Monday, 15 September 2014

don't point that thing at me [kyril bonfiglioli]

This is the first of a trilogy of Mortdecai novels. Mortdecai is a decadent bon viveur who is also a dodgy art dealer trying to get rid of a stolen Goya. This makes for an elaborate, zesty plot which darts around London before nipping over the Atlantic to take in Washington and Texas (road journey incluido) before hopping back, via Eire, for a dénouement in the Lake District.

The plot is ridiculous and a coat-hanger on which to hang the wit and wisdom of Mortdecai himself. He’s a deliciously British figure, second cousin to Bond, whose amoral approach to life doesn’t prevent him from having rigid codes of behaviour and a clear idea of what’s right and wrong. Although what’s wrong might be the way you pour your tea or knot your tie, rather than whether or not you’re prepared to murder or fence stolen goods. Of course, Mortdecai’s amorality is something he shares with the workings of the British state, which has no qualms about murdering or torturing if it feels the need, and in this the book, written in the early seventies, is still timely.

The London section of the book is set in a world of Mayfair art galleries and Gentleman’s clubs. It might be one of the few corners of the capital that has not changed beyond recognition. A vivid description of a visit to the East End shows the lost London of small, artisanal barrios, which reminded me of the London I knew thirty years ago.  

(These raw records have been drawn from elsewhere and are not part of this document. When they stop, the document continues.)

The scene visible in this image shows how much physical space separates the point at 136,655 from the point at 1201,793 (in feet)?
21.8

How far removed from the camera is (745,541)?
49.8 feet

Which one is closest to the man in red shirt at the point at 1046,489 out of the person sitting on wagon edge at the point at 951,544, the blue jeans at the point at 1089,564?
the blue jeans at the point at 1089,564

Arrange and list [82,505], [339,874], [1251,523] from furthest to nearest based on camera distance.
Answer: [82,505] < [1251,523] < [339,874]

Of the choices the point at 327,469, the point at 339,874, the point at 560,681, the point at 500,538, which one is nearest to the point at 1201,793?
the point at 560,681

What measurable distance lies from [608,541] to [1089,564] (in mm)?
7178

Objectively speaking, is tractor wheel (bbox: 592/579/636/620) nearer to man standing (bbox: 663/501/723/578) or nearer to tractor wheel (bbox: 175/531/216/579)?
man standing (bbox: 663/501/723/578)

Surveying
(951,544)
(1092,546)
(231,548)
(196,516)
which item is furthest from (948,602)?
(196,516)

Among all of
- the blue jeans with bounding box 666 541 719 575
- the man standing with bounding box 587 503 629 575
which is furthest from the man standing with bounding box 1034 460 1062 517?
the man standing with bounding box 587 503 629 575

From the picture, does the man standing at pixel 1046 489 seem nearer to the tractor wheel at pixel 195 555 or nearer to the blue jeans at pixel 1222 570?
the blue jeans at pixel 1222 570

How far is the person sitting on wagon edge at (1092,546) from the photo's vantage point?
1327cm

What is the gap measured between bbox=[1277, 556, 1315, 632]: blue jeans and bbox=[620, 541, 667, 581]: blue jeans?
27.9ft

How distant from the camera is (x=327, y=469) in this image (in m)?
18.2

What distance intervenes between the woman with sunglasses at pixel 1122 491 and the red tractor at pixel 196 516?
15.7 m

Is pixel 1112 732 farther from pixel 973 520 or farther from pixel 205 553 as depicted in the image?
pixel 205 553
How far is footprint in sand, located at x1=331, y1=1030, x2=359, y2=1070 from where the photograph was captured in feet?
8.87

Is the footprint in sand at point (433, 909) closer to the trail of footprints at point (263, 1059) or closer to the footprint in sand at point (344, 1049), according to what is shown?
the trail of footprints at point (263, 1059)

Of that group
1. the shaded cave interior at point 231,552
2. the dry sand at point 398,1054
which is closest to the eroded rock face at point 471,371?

Bonfiglioli, hardly a household name, has been something of a connoisseur’s delight for decades. All this is about to change as, having completed the book, I learned via the interweb that a great big movie starring Johnny Depp is about to be released, based on the Mortdecai adventures. One can’t help feeling that the protagonist of the novels might have felt, or indeed be feeling (do literary characters ever really die?) somewhat dubious about the prospect. Nevertheless, Bonfiglioli deserves the larger public he’s about to get and would no doubt be sanguine about the trade-off between commerce and art which one is sometimes forced to make.